→ **TAREA ASIGNADA A**:
Copia completo y sin ninguna alteración el fragmento sobre Fanon y la violencia del colonialismo.

-------- FRAGMENTO DEL TEXTO

No, desde luego, en el sentido de “los dos demonios”, ni en el
sentido de una admonición humanista abstracta, “liberal”, que
diría que la violencia es violencia, venga de donde venga. Sino en
el sentido de una cinta de Moebius donde la violencia es el recorrido
mismo de los sujetos, en su afán por, unos, hacerse sujetos; los
otros, impedir que lo sean. Además, Fanon no es un humanista
abstracto, pero es un humanista, plenamente consciente de aquella
problematicidad trágica, irresoluble, que atraviesa al sujeto
atrapado en el destino de violencia que es el del colonialismo. Su
formación de psiquiatra herético, pero también fenomenológica y
existencialista (es un gran lector de Sartre, de Merleau-Ponty) lo
llevan a no perder nunca de vista, a no disolver en generalizaciones
retóricas, la corporal y subjetiva, la experiencia vivida del
sujeto. De todos los sujetos: también del colonialista. Fanon sabe
–en Los Condenados…hay
páginas inolvidables al respecto- que, en la vorágine de la guerra
anticolonial, el ocupante también vive intensamente el terror: no
solamente el terror de ser víctima de un atentado, de un asesinato,
sino también el de la pérdida de su propio “ser” comunitario,
puesto que en cierto modo también él, mediatizado por toda su
cultura, se ha hecho sujeto por (se ha hecho carne en él) su lugar
de colonizador. He aquí otra dimensión plenamente trágica: que el
colonizador no sea menos humano que el colonizado. Sólo que el
colonizador sabe por qué es humano; el colonizado tiene que
descubrirlo: tampoco allí hay simetría posible.

----------------
-------- INFORMACIÓN PROPORCIONADA

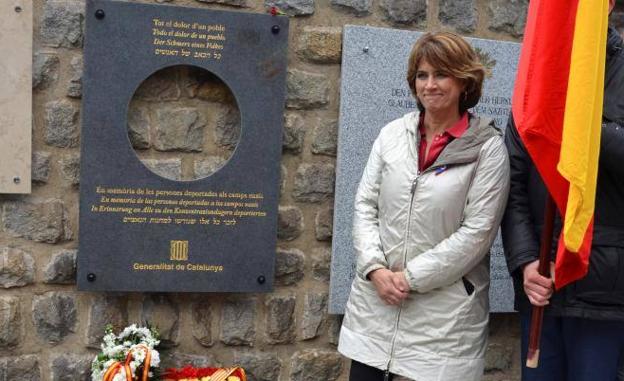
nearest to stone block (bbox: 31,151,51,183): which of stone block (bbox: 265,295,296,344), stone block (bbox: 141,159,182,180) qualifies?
stone block (bbox: 141,159,182,180)

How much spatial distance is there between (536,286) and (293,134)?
1401 millimetres

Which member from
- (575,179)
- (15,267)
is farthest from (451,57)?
(15,267)

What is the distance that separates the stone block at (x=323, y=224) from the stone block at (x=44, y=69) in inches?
50.1

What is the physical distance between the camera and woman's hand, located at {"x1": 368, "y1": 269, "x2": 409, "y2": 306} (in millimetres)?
2557

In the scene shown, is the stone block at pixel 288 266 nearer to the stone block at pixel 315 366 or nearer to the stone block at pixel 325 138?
the stone block at pixel 315 366

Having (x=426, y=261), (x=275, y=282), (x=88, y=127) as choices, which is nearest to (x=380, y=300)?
(x=426, y=261)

----------------

→ **TAREA ASIGNADA B**:
Transcribe sin cambios solo las líneas de los registros que van desde la que contiene "What is the physical" hasta el final de los registros, incluidos ambos extremos.

→ **RESULTADO CORRECTO A**:
No, desde luego, en el sentido de “los dos demonios”, ni en el
sentido de una admonición humanista abstracta, “liberal”, que
diría que la violencia es violencia, venga de donde venga. Sino en
el sentido de una cinta de Moebius donde la violencia es el recorrido
mismo de los sujetos, en su afán por, unos, hacerse sujetos; los
otros, impedir que lo sean. Además, Fanon no es un humanista
abstracto, pero es un humanista, plenamente consciente de aquella
problematicidad trágica, irresoluble, que atraviesa al sujeto
atrapado en el destino de violencia que es el del colonialismo. Su
formación de psiquiatra herético, pero también fenomenológica y
existencialista (es un gran lector de Sartre, de Merleau-Ponty) lo
llevan a no perder nunca de vista, a no disolver en generalizaciones
retóricas, la corporal y subjetiva, la experiencia vivida del
sujeto. De todos los sujetos: también del colonialista. Fanon sabe
–en Los Condenados…hay
páginas inolvidables al respecto- que, en la vorágine de la guerra
anticolonial, el ocupante también vive intensamente el terror: no
solamente el terror de ser víctima de un atentado, de un asesinato,
sino también el de la pérdida de su propio “ser” comunitario,
puesto que en cierto modo también él, mediatizado por toda su
cultura, se ha hecho sujeto por (se ha hecho carne en él) su lugar
de colonizador. He aquí otra dimensión plenamente trágica: que el
colonizador no sea menos humano que el colonizado. Sólo que el
colonizador sabe por qué es humano; el colonizado tiene que
descubrirlo: tampoco allí hay simetría posible.

→ **RESULTADO CORRECTO B**:
What is the physical distance between the camera and woman's hand, located at {"x1": 368, "y1": 269, "x2": 409, "y2": 306} (in millimetres)?
2557

In the scene shown, is the stone block at pixel 288 266 nearer to the stone block at pixel 315 366 or nearer to the stone block at pixel 325 138?
the stone block at pixel 315 366

Having (x=426, y=261), (x=275, y=282), (x=88, y=127) as choices, which is nearest to (x=380, y=300)?
(x=426, y=261)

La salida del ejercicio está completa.